[Questions about scenes in pictures]
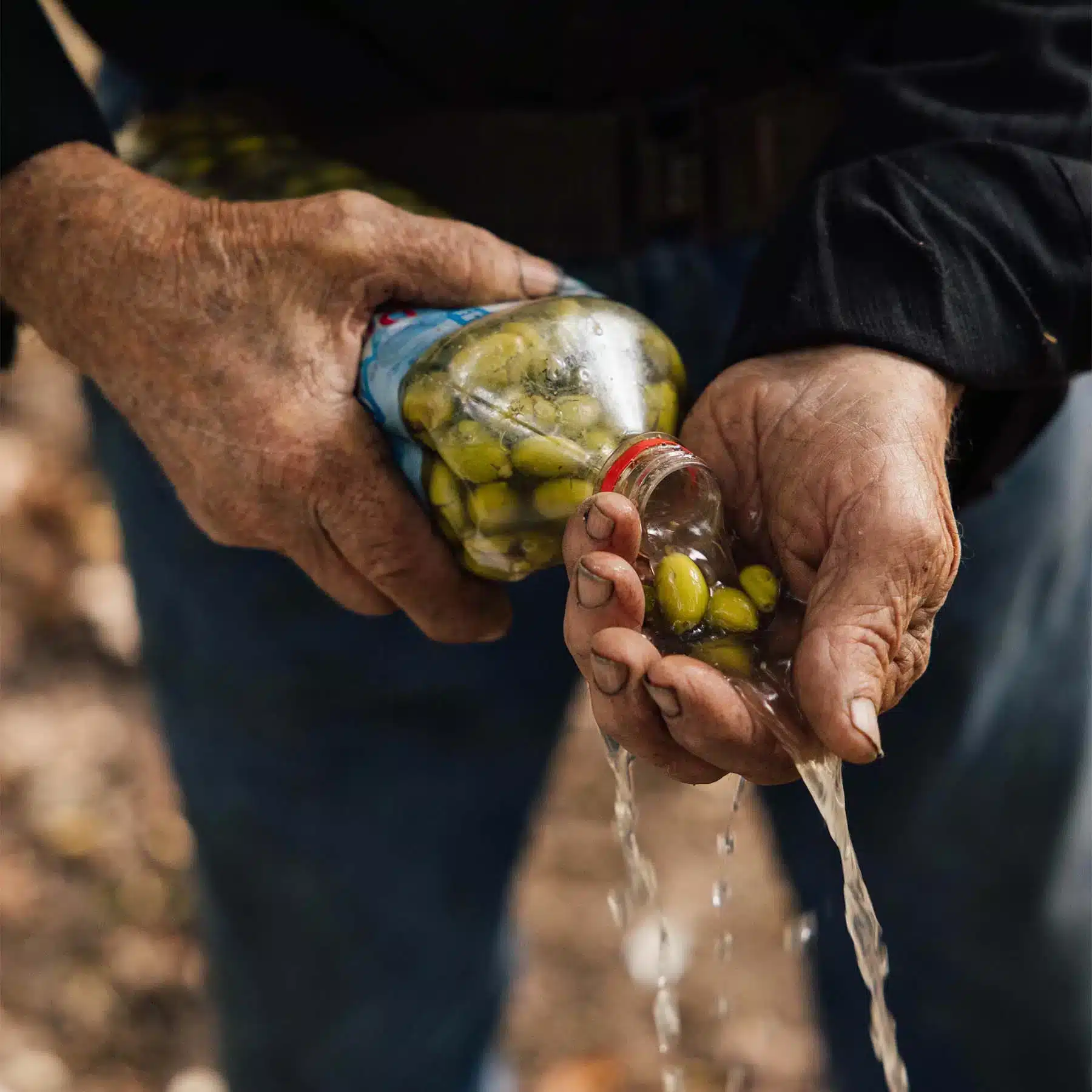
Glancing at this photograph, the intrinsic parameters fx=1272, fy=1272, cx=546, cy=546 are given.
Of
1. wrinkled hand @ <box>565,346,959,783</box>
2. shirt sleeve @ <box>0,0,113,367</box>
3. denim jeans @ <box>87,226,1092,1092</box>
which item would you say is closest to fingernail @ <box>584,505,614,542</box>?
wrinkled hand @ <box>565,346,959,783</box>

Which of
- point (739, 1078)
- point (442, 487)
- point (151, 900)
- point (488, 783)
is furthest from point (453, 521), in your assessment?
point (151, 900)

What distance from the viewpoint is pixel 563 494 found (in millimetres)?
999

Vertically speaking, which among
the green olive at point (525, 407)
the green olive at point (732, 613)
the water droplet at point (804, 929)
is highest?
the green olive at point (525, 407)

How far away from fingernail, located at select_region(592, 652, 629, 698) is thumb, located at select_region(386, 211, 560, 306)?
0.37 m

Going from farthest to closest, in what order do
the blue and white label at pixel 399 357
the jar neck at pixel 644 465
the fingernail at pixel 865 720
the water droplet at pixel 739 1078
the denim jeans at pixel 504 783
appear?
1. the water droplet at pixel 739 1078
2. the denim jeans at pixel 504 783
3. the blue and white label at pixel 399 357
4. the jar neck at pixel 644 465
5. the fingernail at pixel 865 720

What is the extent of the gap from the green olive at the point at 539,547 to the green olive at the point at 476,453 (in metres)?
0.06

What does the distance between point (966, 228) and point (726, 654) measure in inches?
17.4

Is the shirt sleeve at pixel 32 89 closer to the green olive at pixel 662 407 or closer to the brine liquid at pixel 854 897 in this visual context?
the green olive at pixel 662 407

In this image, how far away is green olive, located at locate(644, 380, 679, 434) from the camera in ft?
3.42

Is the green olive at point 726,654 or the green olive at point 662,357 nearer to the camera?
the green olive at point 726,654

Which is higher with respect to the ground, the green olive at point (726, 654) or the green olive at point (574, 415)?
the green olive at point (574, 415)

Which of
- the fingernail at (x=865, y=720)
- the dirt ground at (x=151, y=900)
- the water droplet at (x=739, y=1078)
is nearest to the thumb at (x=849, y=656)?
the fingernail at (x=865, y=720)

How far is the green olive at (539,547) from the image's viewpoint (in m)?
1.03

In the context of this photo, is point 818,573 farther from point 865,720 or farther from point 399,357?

WHAT THE TASK REQUIRES: Render the records from the line containing "Vertically speaking, which among" through the line containing "5. the fingernail at pixel 865 720" as a numbered list, leaving out any blank lines.

SOLVED EXERCISE:
1. Vertically speaking, which among
2. the green olive at point (525, 407)
3. the green olive at point (732, 613)
4. the water droplet at point (804, 929)
5. is highest?
6. the green olive at point (525, 407)
7. How far away from fingernail, located at select_region(592, 652, 629, 698) is thumb, located at select_region(386, 211, 560, 306)?
8. 0.37 m
9. Going from farthest to closest, in what order do
10. the blue and white label at pixel 399 357
11. the jar neck at pixel 644 465
12. the fingernail at pixel 865 720
13. the water droplet at pixel 739 1078
14. the denim jeans at pixel 504 783
15. appear?
16. 1. the water droplet at pixel 739 1078
17. 2. the denim jeans at pixel 504 783
18. 3. the blue and white label at pixel 399 357
19. 4. the jar neck at pixel 644 465
20. 5. the fingernail at pixel 865 720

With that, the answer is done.